“It looks like paradise,” commented Amelia.
Joules sensed that Wayne was second guessing their decision to leave Mark behind. “We should check on Anonoi,” she offered, hoping to redirect his thoughts.
They got out of the car and found Anonoi hovering over the top of the Nomad. If you didn’t know what to look for you would have thought it was just heat waves rising from the Nomad’s roof. Barely visible in the bright sunshine was just a smidgeon of wispy shadow that indicated there was more there than just hot air.
“It’s a good thing Mark didn’t see this,” said Blackie. “He would want to ride on the roof of the car during our next jump. Anonoi, how was the ride up there?”
“Uneventful, more or less.”
“Well honestly, that’s the way we prefer it,” said Blackie.
“There is something wrong here,” said Amelia.
“What’s that?” asked Joules who was still taking in the spectacular scenes surrounding them.
“There is something wrong here,” she said again. “There’s no one on the beach. All that beautiful beach to walk on and there’s not one person out there. Why isn’t there anyone out there on such a beautiful day?”

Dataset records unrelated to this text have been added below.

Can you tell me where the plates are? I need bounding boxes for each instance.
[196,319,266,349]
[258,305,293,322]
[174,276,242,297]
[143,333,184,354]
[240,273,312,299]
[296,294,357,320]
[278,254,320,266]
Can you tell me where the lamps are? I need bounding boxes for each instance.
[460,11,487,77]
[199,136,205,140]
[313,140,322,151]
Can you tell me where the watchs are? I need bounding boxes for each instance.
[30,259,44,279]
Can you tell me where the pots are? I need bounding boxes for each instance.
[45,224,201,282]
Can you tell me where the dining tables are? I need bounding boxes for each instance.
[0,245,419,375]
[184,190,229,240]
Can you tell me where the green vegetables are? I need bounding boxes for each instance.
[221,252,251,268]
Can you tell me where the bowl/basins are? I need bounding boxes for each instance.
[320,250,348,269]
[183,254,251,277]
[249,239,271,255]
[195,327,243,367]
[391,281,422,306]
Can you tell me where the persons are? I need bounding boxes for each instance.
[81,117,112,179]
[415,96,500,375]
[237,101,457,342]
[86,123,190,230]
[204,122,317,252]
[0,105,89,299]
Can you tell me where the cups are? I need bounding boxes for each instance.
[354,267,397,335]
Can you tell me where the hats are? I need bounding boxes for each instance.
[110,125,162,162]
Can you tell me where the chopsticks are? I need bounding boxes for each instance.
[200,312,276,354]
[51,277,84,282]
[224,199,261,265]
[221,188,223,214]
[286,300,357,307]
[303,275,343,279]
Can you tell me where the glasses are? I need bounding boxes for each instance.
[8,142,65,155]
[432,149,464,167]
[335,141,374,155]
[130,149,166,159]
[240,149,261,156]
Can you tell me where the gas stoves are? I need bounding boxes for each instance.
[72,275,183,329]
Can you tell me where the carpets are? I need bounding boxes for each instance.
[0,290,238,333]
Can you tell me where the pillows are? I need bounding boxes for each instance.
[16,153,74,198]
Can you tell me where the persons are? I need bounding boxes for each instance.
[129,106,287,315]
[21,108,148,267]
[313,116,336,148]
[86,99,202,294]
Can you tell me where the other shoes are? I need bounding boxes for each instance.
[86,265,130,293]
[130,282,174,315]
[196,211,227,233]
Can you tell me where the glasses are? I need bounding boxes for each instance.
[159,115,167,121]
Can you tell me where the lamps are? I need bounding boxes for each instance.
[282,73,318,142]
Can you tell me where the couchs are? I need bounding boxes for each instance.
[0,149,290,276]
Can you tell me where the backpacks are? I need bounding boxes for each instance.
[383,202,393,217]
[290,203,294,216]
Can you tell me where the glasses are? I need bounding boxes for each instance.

Blackie was looking at the row of houses along the far side of the road when Amelia shared her concern. There was no movement. There were no children playing in the yards or people sitting on their porches. No one was mowing their lawn or raking leaves. There were no transports parked in the hoverways or on the street shoulder in front of the homes. Some of the houses looked like they had been badly scorched and wild vines were growing up their walls and over their rooflines. He noticed none of the homes looked fresh; none of them had been painted in a long time. “I think all those homes are abandoned.”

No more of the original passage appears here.